Published 18 June 2024

NFCC reminds people to replace smoke alarms every 10 years

NFCC, in collaboration with the BBC’s Morning Live, last week reminded people of the importance of working smoke alarms in the home. Safety Advice was given to presenters Gethin Jones and Helen Skelton on the show by DIY expert Wayne Perrey including how to check if your smoke alarm is out of date. You can catch the segment on the Morning Live website.  

All smoke alarms (including hard-wired or those with removable batteries) should be replaced after 10 years, or by the replace by date on the base or earlier if they are found to be defective.

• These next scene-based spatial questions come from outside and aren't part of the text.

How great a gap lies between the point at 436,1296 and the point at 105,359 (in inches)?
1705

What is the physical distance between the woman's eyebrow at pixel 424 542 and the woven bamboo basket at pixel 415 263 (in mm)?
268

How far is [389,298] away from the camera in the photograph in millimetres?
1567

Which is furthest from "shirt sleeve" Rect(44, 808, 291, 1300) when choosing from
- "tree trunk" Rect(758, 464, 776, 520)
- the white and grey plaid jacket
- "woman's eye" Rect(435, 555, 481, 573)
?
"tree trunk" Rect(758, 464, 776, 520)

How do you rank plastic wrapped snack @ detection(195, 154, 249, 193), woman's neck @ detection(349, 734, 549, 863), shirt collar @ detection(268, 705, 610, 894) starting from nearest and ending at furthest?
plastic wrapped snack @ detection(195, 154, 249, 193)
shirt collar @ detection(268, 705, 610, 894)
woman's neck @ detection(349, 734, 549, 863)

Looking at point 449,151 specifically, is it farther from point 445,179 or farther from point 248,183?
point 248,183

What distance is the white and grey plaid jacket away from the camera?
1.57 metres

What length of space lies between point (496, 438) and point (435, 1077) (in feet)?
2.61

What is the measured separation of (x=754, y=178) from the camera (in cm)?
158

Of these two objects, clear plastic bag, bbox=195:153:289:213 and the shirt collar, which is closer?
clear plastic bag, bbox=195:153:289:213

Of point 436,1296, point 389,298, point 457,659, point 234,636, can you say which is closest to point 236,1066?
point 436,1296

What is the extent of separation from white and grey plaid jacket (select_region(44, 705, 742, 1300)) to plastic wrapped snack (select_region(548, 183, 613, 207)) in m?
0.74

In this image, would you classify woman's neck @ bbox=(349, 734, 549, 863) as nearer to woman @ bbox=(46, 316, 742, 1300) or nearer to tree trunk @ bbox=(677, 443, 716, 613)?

The sensor in a smoke alarm can degrade over time.  Even if you hear the beep when you press the button to test it, the sensor may be less able to detect smoke, giving you less time to evacuate.  

New build homes in the UK must have smoke alarms installed to meet building regulations which differ in each country, but there is a chance people may not realise the alarms that came with a new build property could be past their 10-year lifecycle. So, it’s crucial that people check that these have been replaced.  

In private rented homes in England Smoke and Carbon Monoxide Alarm (England) Regulations 2015 were introduced which required smoke alarms to be installed. As these regulations approach 10 years it’s important that landlords replace these as part of planned maintenance in the next 12 months. Further regulations came into force in England in 2022 which extended the smoke alarm requirement to landlords of social rented accommodation.  

Scotland and Wales has differing legislation which requires inter linked alarms.  

Regulations are changing for private rented accommodation in Northern Ireland later in 2024. NFCC welcome these changes which will further help make sure that all homes in the UK are protected by smoke alarms. 

It’s important that tenants ensure their landlords are complying with the relevant laws in their country and seek advice from their local fire and rescue service if needed.  

No matter what alarms are installed in your home or who has installed them everyone should check their smoke alarms are working but testing them once a month. In rented homes this must be done by the tenant.  

If you have a battery-operated alarm NFCC recommends changing the battery each year. 

When buying smoke alarms make sure you buy from a reputable retailer and look for the British Standards kite mark or European Safety Mark. Take some time to read and follow the manufacturer’s instructions for your alarms.  

Jon Quinn, National Fire Chiefs Council’s Home Safety Committee Chair said: 

“We believe all homes should be protected by working smoke alarms. We urge people to check their alarms have not passed their 10-year expiry date and whether you are a homeowner or tenant you test them regularly, at least once a month.  

“To reduce the risk of fire in the home we encourage people to complete an Online Home Fire Safety Check for yourself or your loved ones. It will provide simple steps and advice or even a visit from your local fire and rescue service to help keep you safe.” 

NFCC has worked with Fire Kills and Safelincs to develop an Online Home Fire Safety Check. The tool provides people with person-centred fire safety advice for the home and if needed a home fire safety visit from the local fire service which could include installing smoke alarms for homeowners.